3 tips for great performance reviews

Bastien Duret
inato
Published in
2 min readJan 26, 2023

At the end of the year or at the beginning of a new one, it’s often performance review time. Are you looking for some advice on how to do this well? I’m afraid it’s too late: you needed to start working on this 1 year ago!

Photo by Matthew Henry on Unsplash

That’s ok, here are 3 tips to do better next time. This post will be about what you can do as a report, and I will share in a following one 3 tips as a manager.

3 tips as a report

Tip #1: regularly ask for feedback about your performance

To start, ignore your eventual performance review and focus on your performance right now. At least once a month, ask your manager: “What do you think of my performance? Are there things I did that you liked or disliked? Tell me so that I can improve”. Ask your peers too. Know where you stand, and act on it.

One feedback I received when asking this question is that as a CTO I should improve my ability to articulate the technical vision of the company, internally and externally.

Tip #2: have a plan for yourself

It’s good to know where you can improve. It’s better if you focus your energy on improving what is preventing you from reaching your career goals. So have a plan for yourself: it doesn’t have to be pretty, you don’t have to plan your whole career, having one goal for the year is already great. Now share your plan with your manager, and commit together on working on it.

One of my goals for this year is to level up in cybersecurity and compliance.

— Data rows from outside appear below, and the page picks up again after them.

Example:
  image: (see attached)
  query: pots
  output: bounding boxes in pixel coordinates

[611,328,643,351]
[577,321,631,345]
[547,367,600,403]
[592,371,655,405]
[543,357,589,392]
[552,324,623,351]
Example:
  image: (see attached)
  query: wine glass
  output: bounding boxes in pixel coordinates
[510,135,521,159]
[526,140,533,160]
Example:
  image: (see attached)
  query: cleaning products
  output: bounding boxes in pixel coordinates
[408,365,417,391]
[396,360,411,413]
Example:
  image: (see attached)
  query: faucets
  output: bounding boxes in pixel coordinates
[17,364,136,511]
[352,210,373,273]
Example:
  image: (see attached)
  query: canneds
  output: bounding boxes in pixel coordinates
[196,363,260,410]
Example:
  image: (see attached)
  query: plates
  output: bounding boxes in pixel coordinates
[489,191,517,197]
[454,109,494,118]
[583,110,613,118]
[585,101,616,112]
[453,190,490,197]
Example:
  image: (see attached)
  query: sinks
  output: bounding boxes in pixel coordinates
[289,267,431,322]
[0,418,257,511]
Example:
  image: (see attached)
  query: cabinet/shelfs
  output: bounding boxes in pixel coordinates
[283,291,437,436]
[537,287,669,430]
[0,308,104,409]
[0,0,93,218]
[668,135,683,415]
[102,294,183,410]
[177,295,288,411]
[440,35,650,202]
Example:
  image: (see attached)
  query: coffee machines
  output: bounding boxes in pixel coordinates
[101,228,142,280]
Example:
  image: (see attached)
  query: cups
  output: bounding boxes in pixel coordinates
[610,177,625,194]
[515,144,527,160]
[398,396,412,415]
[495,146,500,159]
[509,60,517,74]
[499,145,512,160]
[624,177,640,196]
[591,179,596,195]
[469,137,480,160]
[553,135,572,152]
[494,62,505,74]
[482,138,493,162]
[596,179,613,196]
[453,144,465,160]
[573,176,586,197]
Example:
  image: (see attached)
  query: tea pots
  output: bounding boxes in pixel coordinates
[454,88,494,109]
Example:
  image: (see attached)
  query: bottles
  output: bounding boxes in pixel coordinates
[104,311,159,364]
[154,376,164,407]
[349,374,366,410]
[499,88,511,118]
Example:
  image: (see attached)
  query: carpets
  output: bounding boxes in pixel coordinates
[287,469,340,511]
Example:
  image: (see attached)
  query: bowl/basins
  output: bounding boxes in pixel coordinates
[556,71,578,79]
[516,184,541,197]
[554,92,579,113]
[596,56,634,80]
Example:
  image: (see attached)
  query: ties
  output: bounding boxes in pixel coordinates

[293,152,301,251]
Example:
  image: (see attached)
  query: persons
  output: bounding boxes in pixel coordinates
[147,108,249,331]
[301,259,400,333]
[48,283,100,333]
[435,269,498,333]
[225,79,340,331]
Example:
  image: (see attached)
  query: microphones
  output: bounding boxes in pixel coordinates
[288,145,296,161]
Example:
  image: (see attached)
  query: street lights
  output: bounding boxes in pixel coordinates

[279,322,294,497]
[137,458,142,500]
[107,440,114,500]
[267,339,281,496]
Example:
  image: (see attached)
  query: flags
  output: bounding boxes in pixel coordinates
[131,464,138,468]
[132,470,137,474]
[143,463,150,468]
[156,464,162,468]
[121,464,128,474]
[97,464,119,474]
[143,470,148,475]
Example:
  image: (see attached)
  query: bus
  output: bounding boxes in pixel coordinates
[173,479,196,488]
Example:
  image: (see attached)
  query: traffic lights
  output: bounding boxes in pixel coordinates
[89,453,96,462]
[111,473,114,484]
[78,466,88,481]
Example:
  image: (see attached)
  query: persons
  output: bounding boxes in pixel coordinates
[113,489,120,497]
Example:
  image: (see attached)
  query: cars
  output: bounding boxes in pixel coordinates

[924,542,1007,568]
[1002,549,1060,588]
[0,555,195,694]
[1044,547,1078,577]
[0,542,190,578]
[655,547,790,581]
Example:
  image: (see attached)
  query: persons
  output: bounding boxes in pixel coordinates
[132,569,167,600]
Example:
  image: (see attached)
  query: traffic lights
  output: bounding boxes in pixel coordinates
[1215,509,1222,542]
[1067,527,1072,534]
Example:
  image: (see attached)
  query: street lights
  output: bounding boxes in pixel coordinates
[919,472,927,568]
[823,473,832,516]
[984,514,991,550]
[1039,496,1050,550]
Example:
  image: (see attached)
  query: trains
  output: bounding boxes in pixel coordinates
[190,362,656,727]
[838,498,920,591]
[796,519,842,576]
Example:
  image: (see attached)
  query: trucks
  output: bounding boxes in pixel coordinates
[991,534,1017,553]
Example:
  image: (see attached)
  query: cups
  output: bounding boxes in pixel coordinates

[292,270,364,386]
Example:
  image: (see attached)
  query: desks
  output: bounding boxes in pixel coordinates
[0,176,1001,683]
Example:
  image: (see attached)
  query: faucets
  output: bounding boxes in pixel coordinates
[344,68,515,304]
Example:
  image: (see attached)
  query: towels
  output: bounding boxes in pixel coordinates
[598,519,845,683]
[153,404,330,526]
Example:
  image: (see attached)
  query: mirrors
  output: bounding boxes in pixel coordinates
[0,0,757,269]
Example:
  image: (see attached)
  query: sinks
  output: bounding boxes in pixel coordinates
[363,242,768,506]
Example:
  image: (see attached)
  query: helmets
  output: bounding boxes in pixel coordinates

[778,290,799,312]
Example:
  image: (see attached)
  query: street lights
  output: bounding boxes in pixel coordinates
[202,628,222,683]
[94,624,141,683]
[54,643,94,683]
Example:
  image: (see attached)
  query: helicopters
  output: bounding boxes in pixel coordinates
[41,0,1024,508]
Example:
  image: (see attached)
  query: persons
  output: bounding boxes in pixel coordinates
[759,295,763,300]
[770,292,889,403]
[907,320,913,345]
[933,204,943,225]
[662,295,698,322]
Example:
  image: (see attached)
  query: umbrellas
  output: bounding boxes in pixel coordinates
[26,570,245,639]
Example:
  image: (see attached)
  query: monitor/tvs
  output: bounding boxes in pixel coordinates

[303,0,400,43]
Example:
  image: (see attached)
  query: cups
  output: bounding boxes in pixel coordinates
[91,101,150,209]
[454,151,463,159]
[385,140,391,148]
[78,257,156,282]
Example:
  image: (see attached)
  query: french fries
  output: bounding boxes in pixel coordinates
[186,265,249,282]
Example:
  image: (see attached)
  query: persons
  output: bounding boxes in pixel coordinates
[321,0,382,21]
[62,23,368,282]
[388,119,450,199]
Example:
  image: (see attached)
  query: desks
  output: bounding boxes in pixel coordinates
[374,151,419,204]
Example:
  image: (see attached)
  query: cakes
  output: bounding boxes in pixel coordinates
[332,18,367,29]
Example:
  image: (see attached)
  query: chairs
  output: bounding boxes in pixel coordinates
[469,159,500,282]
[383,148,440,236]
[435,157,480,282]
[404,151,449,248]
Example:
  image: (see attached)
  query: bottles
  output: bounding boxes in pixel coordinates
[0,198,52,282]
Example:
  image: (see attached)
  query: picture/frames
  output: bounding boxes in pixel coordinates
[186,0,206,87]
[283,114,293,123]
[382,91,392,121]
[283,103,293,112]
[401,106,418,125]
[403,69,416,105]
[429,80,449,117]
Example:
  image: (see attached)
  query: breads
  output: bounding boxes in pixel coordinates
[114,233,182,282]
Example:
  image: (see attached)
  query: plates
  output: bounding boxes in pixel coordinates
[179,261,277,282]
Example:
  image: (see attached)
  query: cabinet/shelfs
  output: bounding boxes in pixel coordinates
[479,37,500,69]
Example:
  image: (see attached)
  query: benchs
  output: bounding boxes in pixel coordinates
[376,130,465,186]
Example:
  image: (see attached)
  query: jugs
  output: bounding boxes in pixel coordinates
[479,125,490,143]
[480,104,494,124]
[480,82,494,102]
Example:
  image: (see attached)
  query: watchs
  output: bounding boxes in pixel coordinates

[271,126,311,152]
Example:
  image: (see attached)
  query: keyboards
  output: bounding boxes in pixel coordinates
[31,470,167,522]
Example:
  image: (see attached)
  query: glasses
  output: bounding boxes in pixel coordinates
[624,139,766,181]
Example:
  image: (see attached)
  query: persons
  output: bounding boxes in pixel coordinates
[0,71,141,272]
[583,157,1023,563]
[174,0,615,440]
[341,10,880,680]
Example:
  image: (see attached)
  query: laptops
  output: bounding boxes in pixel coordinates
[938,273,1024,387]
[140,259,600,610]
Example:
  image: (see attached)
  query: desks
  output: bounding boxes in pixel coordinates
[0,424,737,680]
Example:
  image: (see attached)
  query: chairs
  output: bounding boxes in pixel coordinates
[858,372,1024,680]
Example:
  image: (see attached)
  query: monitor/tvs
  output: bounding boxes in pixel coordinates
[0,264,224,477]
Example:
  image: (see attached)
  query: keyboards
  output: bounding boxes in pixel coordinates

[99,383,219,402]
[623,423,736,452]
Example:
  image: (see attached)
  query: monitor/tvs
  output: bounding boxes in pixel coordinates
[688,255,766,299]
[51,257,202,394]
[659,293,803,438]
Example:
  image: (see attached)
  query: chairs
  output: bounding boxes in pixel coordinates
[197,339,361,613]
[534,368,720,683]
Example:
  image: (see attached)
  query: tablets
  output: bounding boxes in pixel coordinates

Tip #3: dedicate time for your own growth

Ok, enough information collection and planning: it’s time to act. First, your manager should make sure you work on projects that allow you to practice the skills you want to improve. But that’s not enough: if you really want to make progress quickly, you should also schedule time outside of projects. You want to increase your knowledge on a particular topic? Read a book, enroll in a class, talk to an expert…

You don’t have to do this alone: in the Inato engineering team, Vincent Francois is running regular workshops where attendees solve TypeScript challenges together.

Performance review then becomes a formality: you have put in the effort towards a consistent plan, you regularly collected feedback to adjust… The question is not if your performance improved: it is by how much.